My question is specifically about the inverse metric tensor $g^{ij}$, which is a symmetric positive definite (assuming $g$ is SPD, so too is $g^{-1}$) type-(2,0) contravariant tensor.

Thus, there exists $\sigma$ such that $\sigma^2=g^{-1}$. How can I prove $\sigma$ is a tensor (i.e. its transformation law) if it indeed is one?

I know that we have the following transformation law: $$ \bar{g}^{ij} = \frac{\partial \bar{x}^i}{\partial x^a} \frac{\partial \bar{x}^j}{\partial x^b} g^{ab} $$ or $\bar{g}^{-1} = J^{-1}gJ^{-T}$.

In matrix terms, I can say $\bar{\sigma}^2 = J^{-1}\sigma\sigma J^{-T}$. Then because $\sigma$ is symmetric I can write $\bar{\sigma}\bar{\sigma}^T=J^{-1}\sigma(J^{-1}\sigma)^T$ and so maybe conclude $\bar{\sigma}=J^{-1}\sigma$.

Can anyone shed some light on this?

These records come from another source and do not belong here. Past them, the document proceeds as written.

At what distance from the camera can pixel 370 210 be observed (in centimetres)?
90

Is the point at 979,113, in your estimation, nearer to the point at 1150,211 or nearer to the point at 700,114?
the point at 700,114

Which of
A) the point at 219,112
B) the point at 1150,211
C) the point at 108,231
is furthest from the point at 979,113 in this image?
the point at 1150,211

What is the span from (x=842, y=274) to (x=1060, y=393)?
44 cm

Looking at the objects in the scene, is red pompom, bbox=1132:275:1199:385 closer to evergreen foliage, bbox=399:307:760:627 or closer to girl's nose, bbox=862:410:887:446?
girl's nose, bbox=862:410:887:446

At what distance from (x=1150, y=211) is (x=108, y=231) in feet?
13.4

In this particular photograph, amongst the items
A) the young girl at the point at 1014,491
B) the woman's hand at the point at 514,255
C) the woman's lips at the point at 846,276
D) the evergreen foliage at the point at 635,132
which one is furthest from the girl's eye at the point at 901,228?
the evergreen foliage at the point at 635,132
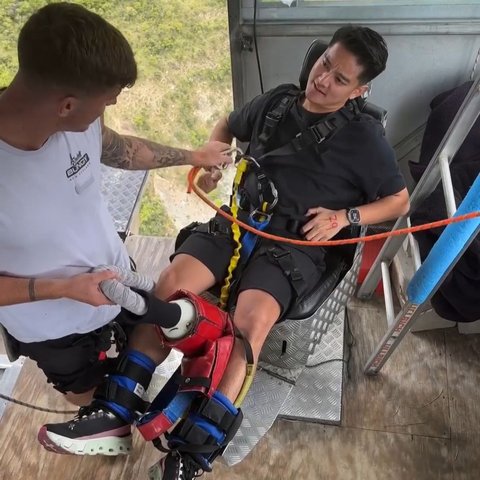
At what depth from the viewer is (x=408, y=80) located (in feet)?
8.18

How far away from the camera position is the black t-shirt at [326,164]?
Answer: 1798mm

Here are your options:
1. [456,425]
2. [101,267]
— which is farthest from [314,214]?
[456,425]

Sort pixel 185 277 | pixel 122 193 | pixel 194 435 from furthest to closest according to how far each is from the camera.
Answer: pixel 122 193
pixel 185 277
pixel 194 435

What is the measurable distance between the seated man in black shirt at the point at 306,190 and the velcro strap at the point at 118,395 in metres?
0.27

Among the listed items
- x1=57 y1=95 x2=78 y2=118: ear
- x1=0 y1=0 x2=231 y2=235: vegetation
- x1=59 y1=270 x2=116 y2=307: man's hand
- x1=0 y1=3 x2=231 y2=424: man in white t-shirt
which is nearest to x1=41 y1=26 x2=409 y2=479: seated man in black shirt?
x1=0 y1=3 x2=231 y2=424: man in white t-shirt

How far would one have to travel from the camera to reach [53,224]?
3.97 feet

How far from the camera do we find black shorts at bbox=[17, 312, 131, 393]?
1550mm

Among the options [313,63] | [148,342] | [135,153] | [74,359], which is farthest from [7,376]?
[313,63]

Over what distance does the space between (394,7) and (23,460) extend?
2.43m

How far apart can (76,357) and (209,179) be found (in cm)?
73

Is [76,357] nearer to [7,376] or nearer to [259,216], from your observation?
[259,216]

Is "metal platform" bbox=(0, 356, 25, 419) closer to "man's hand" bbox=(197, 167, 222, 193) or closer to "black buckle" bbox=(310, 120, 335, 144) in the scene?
"man's hand" bbox=(197, 167, 222, 193)

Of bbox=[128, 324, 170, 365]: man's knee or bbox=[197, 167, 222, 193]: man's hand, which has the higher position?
bbox=[197, 167, 222, 193]: man's hand

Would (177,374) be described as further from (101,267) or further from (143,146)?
(143,146)
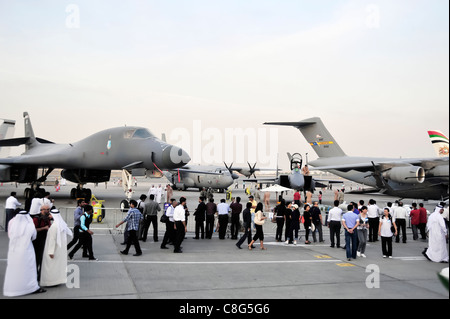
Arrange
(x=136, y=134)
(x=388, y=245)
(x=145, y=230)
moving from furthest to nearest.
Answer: (x=136, y=134) → (x=145, y=230) → (x=388, y=245)

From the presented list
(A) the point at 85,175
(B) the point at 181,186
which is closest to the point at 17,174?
(A) the point at 85,175

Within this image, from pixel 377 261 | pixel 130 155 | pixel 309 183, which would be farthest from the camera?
pixel 309 183

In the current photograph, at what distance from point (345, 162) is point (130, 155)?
17.2 m

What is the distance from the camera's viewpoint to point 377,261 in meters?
9.28

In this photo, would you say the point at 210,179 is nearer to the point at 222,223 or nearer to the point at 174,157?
the point at 174,157

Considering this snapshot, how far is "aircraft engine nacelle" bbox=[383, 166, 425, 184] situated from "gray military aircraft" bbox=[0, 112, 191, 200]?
1285 centimetres

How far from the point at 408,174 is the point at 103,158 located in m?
18.1

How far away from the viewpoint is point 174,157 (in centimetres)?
1923

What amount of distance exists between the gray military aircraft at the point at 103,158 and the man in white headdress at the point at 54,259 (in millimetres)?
11395

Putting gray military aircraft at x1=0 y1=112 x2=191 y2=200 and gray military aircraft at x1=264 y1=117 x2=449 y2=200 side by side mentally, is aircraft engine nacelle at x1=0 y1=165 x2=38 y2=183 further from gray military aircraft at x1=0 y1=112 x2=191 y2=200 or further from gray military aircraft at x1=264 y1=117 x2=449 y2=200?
gray military aircraft at x1=264 y1=117 x2=449 y2=200

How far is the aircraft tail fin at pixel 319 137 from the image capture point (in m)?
29.6

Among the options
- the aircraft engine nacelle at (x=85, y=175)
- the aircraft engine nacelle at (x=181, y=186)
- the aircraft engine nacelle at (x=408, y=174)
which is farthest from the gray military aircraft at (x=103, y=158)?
the aircraft engine nacelle at (x=181, y=186)
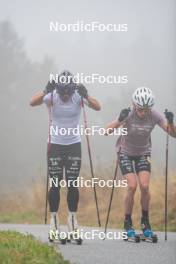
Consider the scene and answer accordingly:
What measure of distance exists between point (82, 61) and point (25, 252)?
9.80 ft

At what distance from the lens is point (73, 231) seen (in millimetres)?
8781

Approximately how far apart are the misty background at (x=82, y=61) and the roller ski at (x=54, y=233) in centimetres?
67

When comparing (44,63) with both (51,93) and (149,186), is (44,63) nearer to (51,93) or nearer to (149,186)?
(51,93)

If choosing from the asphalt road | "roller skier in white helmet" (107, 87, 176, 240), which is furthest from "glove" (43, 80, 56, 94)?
the asphalt road

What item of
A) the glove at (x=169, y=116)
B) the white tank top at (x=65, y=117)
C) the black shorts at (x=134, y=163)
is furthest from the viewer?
the black shorts at (x=134, y=163)

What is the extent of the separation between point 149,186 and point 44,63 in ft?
5.82

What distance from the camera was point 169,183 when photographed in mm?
9305

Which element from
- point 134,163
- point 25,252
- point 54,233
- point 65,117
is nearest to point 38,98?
point 65,117

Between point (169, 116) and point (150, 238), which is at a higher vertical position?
point (169, 116)

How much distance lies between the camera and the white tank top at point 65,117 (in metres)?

In other words, if $\sigma$ is the matrix field computed from the matrix square root of the (matrix) components of $g^{-1}$, do the components of $\sigma$ form a tensor?

Answer 1

Since I'm not sure how to interpret your question, let me discuss the linear algebra picture first. Given a finite dimensional real vector space $V$, a $(1,1)$ tensor is an element of $V^{*} \otimes V \cong \operatorname{Hom}(V,V)$, i.e a linear map. It makes sense to ask whether a linear map $T$ has a square root (a map $S$ such that $S^2 = T$) but it doesn't make any sense to ask whether $T$ is symmetric without an additional structure so let us put an inner product on $V$. Then we define what is a symmetric $(1,1)$ tensor and the references you quote show that a $(1,1)$ positive-definite tensor has a unique positive-definite square root (which is also a $(1,1)$ tensor).

Now, a $(2,0)$ tensor is an element of $V^{*} \otimes V^{*}$ which can be identified with a bilinear form on $V^{*}$. Now, it makes sense to talk about a symmetric and positive-definite $(2,0)$ bilinear form without any additional structure but it doesn't make any sense to talk about the square root of a bilinear form.

Returning to the manifold setting, if you have a metric, you can use it to convert any $(0,2)$ (or $(2,0)$) tensor field to a $(1,1)$ tensor field by raising (or lowering) indices and then ask whether the resulting tensor field has a square root. However, if you do it to the metric (the metric inverse), you'll get the identity tensor which is the square root of itself.